Although some research studies have been carried out on ELM, there are few discussions about sample similarities and variable correlations in RELM, especially in temperature prediction. Based on the above discussions, a soft sensor modeling method of the JITL-based triple-weighted regularized extreme learning machine (JITL-TWRELM) was proposed to solve the above problems. Compared with the traditional data-driven modeling method described above, the method proposed in this paper not only allows real-time updating of the model but also obtains more accurate local modeling samples due to the use of the WJITL strategy, which uses correlation information between the input and output variables in the sample selection stage. Meanwhile, in the local modeling stage, the proposed method overcomes the shortcomings of the traditional local modeling method, which only considers the sample similarities and analyzes the variable correlations, highlighting the influences of different variables on the output. The remainder of this article is structured as follows. Firstly, the regenerative aluminum smelting furnace is briefly introduced. Secondly, the regularized extreme learning machine (RELM), sample weighted regularized extreme learning machine (SWRELM), and variable weighted regularized extreme learning machine (VWRELM) are introduced, respectively. Then, the JITL-based triple-weighted regularized extreme learning machine (JITL-TWRELM) is described. Next, the flexibility and effectiveness of the proposed method are validated in the industrial aluminum smelting processing. Finally, we present the conclusions.
5. Conclusions
This paper mainly deals with the estimation of the liquid aluminum temperature in the regenerative aluminum smelting furnace. A JITL-TWRELM soft sensor modeling method is proposed. In this method, both the sample similarities and the variable correlations are considered in RELM to deal with the differences between samples and variables. Each modeling sample is assigned different weights according to the similarity calculation, and each dimension of the sample is also assigned a corresponding weight according to the correlation analysis, which improves the accuracy of the modeling compared with the original RELM. Furthermore, a weighted similarity measurement criterion is proposed for JITL to select similar samples for local modeling.

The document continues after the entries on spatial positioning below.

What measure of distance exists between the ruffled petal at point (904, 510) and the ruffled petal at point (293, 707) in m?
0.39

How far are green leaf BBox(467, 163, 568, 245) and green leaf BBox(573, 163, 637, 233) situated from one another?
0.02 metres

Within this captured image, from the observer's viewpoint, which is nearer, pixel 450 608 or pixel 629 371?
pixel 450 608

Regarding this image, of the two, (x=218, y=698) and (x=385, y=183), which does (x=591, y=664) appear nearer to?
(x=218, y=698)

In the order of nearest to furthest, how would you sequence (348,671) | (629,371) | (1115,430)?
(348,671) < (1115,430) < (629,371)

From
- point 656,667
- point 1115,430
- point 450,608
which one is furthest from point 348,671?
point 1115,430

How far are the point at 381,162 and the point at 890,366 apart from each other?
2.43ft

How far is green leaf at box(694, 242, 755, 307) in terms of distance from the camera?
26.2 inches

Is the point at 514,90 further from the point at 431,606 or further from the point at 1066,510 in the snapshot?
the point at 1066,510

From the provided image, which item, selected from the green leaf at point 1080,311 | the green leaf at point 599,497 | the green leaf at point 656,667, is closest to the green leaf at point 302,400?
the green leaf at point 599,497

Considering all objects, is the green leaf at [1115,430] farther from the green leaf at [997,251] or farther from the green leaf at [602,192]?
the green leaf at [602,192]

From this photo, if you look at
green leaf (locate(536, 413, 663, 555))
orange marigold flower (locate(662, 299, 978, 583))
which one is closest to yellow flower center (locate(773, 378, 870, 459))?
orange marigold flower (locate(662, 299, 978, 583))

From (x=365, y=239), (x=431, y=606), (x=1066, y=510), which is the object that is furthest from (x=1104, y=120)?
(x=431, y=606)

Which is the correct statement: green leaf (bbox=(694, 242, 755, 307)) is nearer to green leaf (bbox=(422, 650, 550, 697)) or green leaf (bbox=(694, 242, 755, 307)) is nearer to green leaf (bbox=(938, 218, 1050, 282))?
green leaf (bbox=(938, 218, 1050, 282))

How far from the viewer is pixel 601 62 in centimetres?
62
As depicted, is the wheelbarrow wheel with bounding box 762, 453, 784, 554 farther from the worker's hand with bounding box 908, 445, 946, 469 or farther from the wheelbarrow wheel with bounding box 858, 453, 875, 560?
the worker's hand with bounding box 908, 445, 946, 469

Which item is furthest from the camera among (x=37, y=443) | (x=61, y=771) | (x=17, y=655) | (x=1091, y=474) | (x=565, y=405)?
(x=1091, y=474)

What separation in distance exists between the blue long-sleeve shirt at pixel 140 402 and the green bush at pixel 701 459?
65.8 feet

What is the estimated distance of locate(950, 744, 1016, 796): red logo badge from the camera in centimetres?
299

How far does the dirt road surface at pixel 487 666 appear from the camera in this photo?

Compared with the original JITL strategy, more similar modeling samples are selected for each query sample, enhancing the accuracy and reliability of the local modeling dataset. The flexibility and effectiveness of JITL-TWRELM were validated through the industrial aluminum smelting process. The industrial applications show that the proposed method can effectively deal with the nonlinear and time-varying problems in the regenerative aluminum smelting process and achieve a higher accuracy of temperature prediction compared with the other five methods.
For each query sample, the model needs to be updated once, although some adjacent query samples do not need to update the model so frequently. Selective updating of the model will improve the modeling efficiency. Therefore, developing a selective update strategy will be the focus of future work.